▶ _DOCUMENT EXCERPT_
+-------+

The address-event link is implemented with asynchronous logic because, like real axons, communication is event-driven, not clock-driven. Event timing is implicitly preserved as long as the link operates near real-time (i.e., all events reach their destination within the timing precision of an axon, which is typically around 1ms). A synchronous implementation is also possible, except that a global clock can couple correlated noise into sensitive analog circuits and artificially synchronize spikes. For these reasons, synchronous communication is avoided in neuromorphic systems.
In this paper, we describe how multiple transceiver chips can be connected together via address-event links. Our system is designed around the following insight: If the connectivity between chips is dense, broadcasting an event is more efficient than targeting it (where copies are routed to specific destinations). For example, in a 1-D n-chip network, routing copies of an event to more than two locations generates more traffic than broadcasting it everywhere, as each copy travels a distance n/2 on average, while a broadcast travels a distance n. 1 However, a dedicated bus, which has been used in the past to create multi-chip neuromorphic systems [9] , [10] , is a poor choice for implementing a broadcast because adding chips decreases the communication capacity of the system (due to the increasing length of the bus).
We present an implementation of a grid network that broadcasts events to corresponding locations on all the chips (pointwise axonal projections) (Fig. 1) . 2 The grid (or mesh) architecture, which was first used in the context of neuromorphic systems by [11] , implements a broadcast by relaying events between nearest neighbor chips; it offers an expandable solution without sacrificing latency. In addition to pointwise all-to-all connectivity (oblivious delivery), our implementation supports targeted and excluded delivery, and can easily be extended to support arbitrary connectivity with the inclusion of a look-up table (described in Section VII). Communication in our system uses a novel address-event packet protocol that is able to keep track of an event's source without increasing the width of the link. This paper is segmented into seven sections. In Section II, we compare the bus with the grid. After convincing the reader that grids are expandable and deliver their events on time, we then introduce a communication controller in Section III, called a , for implementing a grid. Section IV describes the signaling protocols that we use to build a ; we present the implementation in Section V. Section VI presents results from two chips that use the circuits developed in this paper. Finally, Section VII concludes the paper with suggestions for future work.

+-------+

▶ _TASK INSTRUCTIONS_
#1 List every form of event delivery that the passage on address-event communication says its implementation supports.
#2 Carry the passage on address-event communication forward from its final sentence.
The data that comes next has no connection to the passage on address-event communication.

▶ _STORED DATA_
+-------+

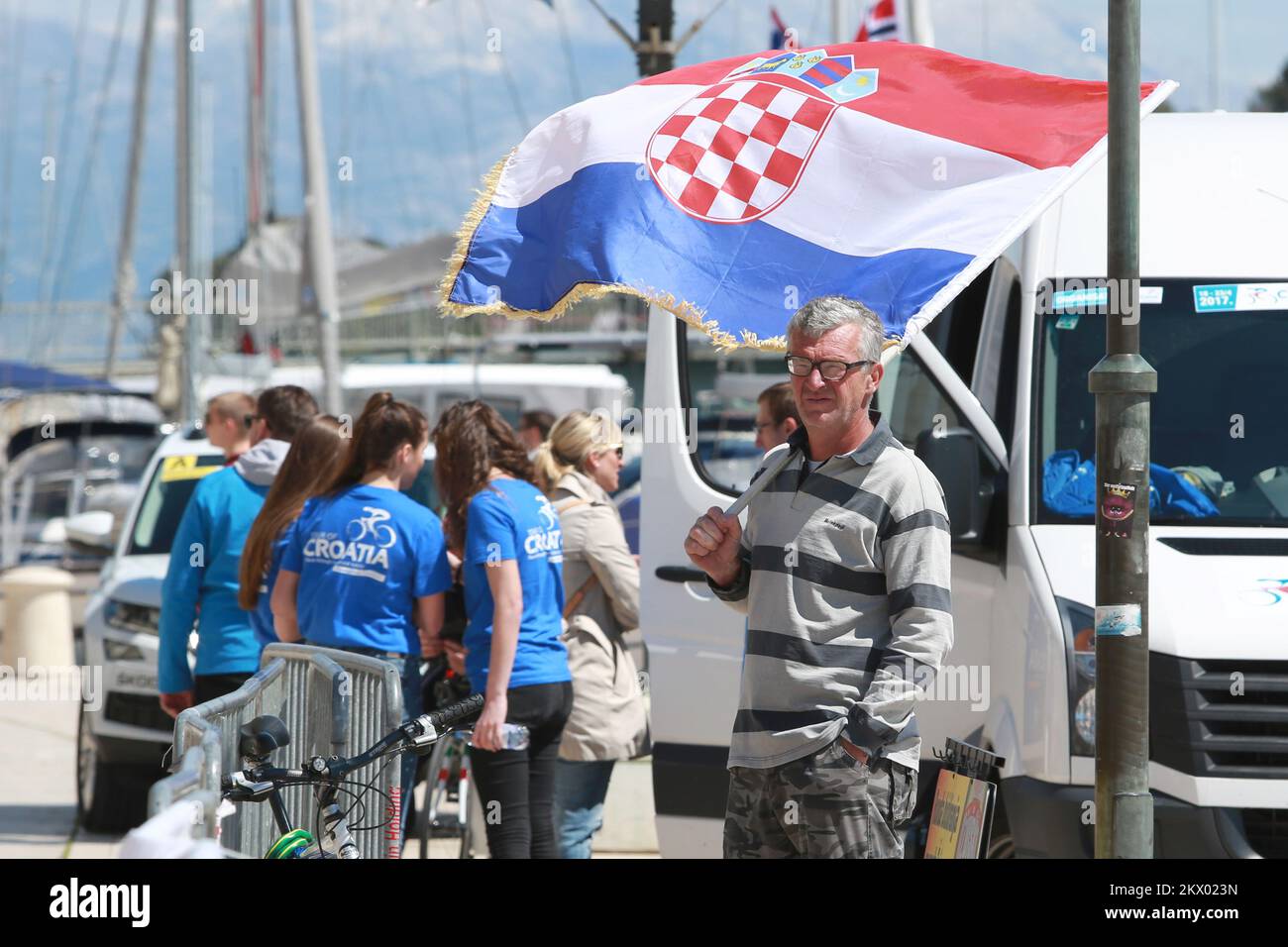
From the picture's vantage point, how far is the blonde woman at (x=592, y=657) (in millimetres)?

+-------+

▶ _THE REPLIES_
#1
- Oblivious delivery (pointwise all-to-all connectivity)
- Targeted delivery
- Excluded delivery

#2
II. MULTI-CHIP NETWORKS
Consider a network that broadcasts events to n chips. The network in Fig. 2 (a) uses a bus for inter-chip communication, and the time spent signaling (per event) is: T bus = 8(d pitch /v pcb )(n − 1), where d pitch is the distance between chips, v pcb is the propagation velocity, and n is the number of chips in the system. A factor of 8 is included because each communication has a request-acknowledge handshake, which is 4 transitions, and each transition must make a round-trip before reaching steady-state in a source-terminated link. A typical time is: T bus = 3.2(n − 1), (in nanoseconds) assuming 2 inches for d pitch , which corresponds to 400 picoseconds in a typical PCB [12] . The obvious drawback to using a bus is that capacity decreases as n increases. More fundamentally, the capacity of the bus is limited by the time it takes a signal to propagate across its length (set by the speed of light in a PCB). Therefore, bus architectures are not an expandable solution because more chips translate to longer buses.
The network in Fig. 2 (b) implements inter-chip communication through a 1-D grid, and offers an expandable solution. In this configuration, events propagate between nearest-neighbor chips such that multiple links can be active simultaneously. Communication between chips takes: 4(d pitch /v pcb ), or T grid = 1.6 nanoseconds. 3 Capacity is independent of n for grid communication because we have segmented the network into n nearest-neighbor links: that is, in the amount of time it takes a bus to broadcast one event to n chips, a grid can broadcast n events to n chips. The system is expandable because adding chips does not increase the cycle-time of interchip communication. 4 We now show that a grid does not sacrifice latency even though events must be relayed from chip to chip. When the system is running at 95% of its capacity, for instance, queuing theory predicts that events wait an average of 20 slots before being serviced. 5 In a grid, this corresponds to 20 slots for each link, a total latency of (n−1)20T grid = 32(n−1) nanoseconds. In a bus, the latency is 20T bus = 64(n−1) nanoseconds since a bus broadcasts to all the chips in T bus . The grid's faster cycletime compensates for the increased number of hops and results in a latency that is comparable to the bus, both of which scale with n. If we further consider that the grid is servicing more events than the bus for the same 95% loading (again due to its shorter cycle-time), we conclude that the grid is a superior choice. It is important to note that the 1ms timing precision required by neuromorphic systems is easily met by both grids and buses; throughput is ultimately limited by queue size.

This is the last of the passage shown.